Writing your own: the principles that matter

Whether you’re editing a template or starting from scratch, the same core principles apply. You don’t need to follow any particular format - but every effective analytics prompt includes these elements.

Tell the AI what it is. A role definition shapes everything. “You are a data analyst” and “you are an SEO specialist” will produce meaningfully different responses to the same question, even with identical data. Name the role, define the focus areas, and the model calibrates accordingly.

Make annotation checking mandatory. This is the most important guardrail for time-based analytics. The instruction needs to be explicit and unconditional - not “check annotations if relevant” but “check annotations before any time-based analysis, without exception.” The moment it becomes optional, it gets skipped.

Ban speculation. Left unconstrained, AI models will offer hypotheses and suggestions when they run out of supporting data. For analytics, that’s where the misleading answers come from. The instruction is simple: do not speculate or make assumptions beyond what the data shows. If data is insufficient, say so.

Handle uncertainty honestly. A well-prompted AI will tell you when it can’t answer a question with the data it has. That’s a feature, not a failure. The instruction: if data is insufficient to answer a question, clearly state what data is missing.

Narrow the scope. The more specific the prompt, the more focused and useful the analysis. An ecommerce analyst that knows it’s supposed to focus on the purchase funnel will go straight to conversion rates and drop-off points instead of starting with a general traffic overview you didn’t ask for.


A note on what system prompts can and can’t do

System prompts are powerful but they’re not magic.
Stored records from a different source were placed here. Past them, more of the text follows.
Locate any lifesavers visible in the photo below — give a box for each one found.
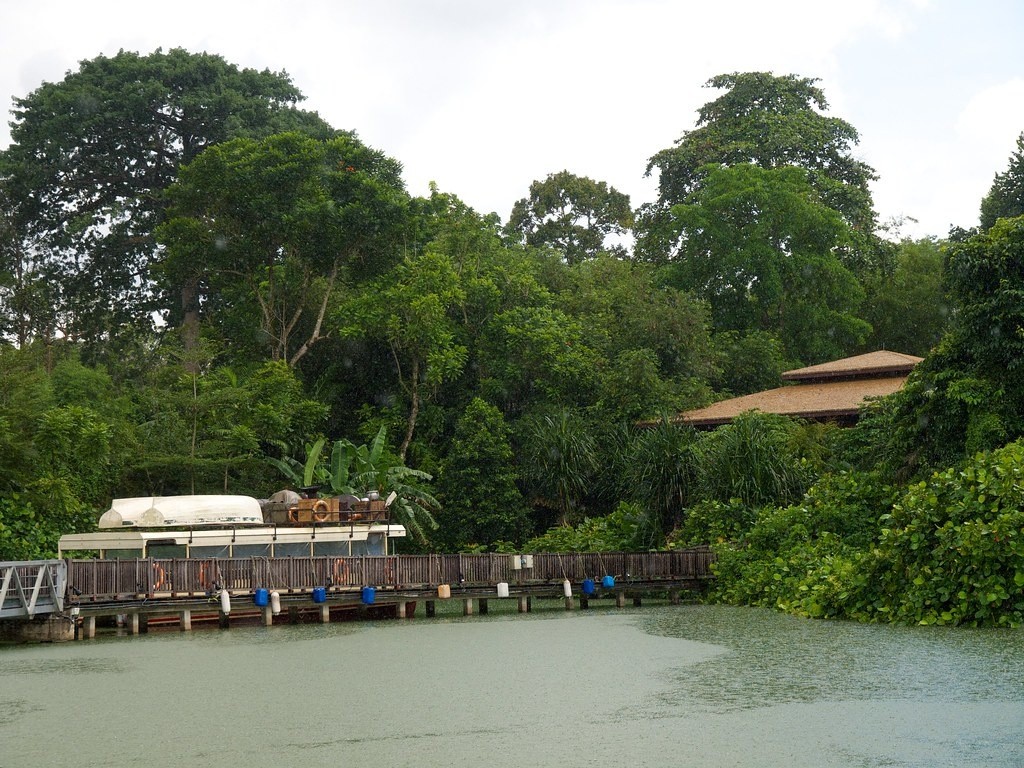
[199,561,220,589]
[312,500,330,522]
[152,562,165,590]
[348,513,362,522]
[332,559,350,581]
[288,506,306,526]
A well-written prompt reduces hallucination, keeps the AI focused, and improves the quality of answers - but it doesn’t eliminate the underlying probabilistic nature of the model.

Some things a system prompt can fix:

  • Speculative or assumption-based answers
  • Missing context (not checking annotations)
  • Scope drift (answering a different question than the one asked)
  • Inconsistent tone or framing

Some things a system prompt can’t fix:

  • Incomplete or missing data (if GA4 data isn’t there, no prompt will manufacture it)
  • Tool limitations (the AI can only work with the data connections you’ve set up)
  • Very long or complex conversations where earlier context starts to get lost

The most reliable analytics AI isn’t the one with the most sophisticated model - it’s the one with the best grounding. That means good data connections, annotations that actually reflect what happened to the site, specific questions, and a system prompt that keeps the AI honest about what it knows and doesn’t know.


AI Data Stream’s prompt presets are managed under Team Settings → Prompt Presets. The AI prompt generator is available when creating a new preset. All six built-in templates can be applied directly or saved as a starting point for custom editing.